The crying shame of the first five years of the Modi government is the collapse of the economy. Growth rates are down; inflation is inching up, and the promised "jobs miracle" never happened. Unemployment and underemployment are increasing, and little has been done to trigger rural development.
Worse, Modi’s ill executed tax reform was overly bureaucratic, crippling small and mid-sized enterprises. His "demonetisation" (banning certain denominations of currency), intended to break the back of terrorism and corruption by eliminating black money from the system, ended in fiasco: new banknotes promptly replaced the old ones, while masses of informal and small scale businesses and farmers took a beating.
Meanwhile, the controversial Rafale jet deal suggests that crony capitalism is in full bloom in the country. Will other things change under Modi 2.0? Hopefully, because surely India’s masses of unemployed, who were betrayed but still voted him to power, will not be patient over the next five years.

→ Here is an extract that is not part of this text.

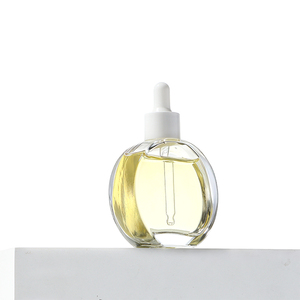 Bouteilles compte-gouttes <span class=keywords><strong>en</strong></span> verre transparentes vides de 60 ml pour cosmétiques, soins de la peau et huiles essentielles avec bouchon à vis – Emballage cosmétique <span class=keywords><strong>en</strong></span> <span class=keywords><strong>gros</strong></span> - Product Image 3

The people can only hope that governance from 2019 will include:
putting a check on provocative and fake news on social media,
stopping the emasculation of institutions of democratic governance,
giving minorities a sense of security, and
prioritising issues of economy, ecology and growth; not giving precedence to obscurantism.
Modi, with his unmatched eloquence, manipulated the political discourse away from economic misery and focused attention on supposed enemies. He managed to hold large sections of the country in thrall as jingoism carried the day. A weak and fractured opposition running its campaign on inclusivity and justice for all got swept away, except in some southern states and the northern state of Punjab. The ruling NDA secured 45 % of the votes polled. Modi won; but did India?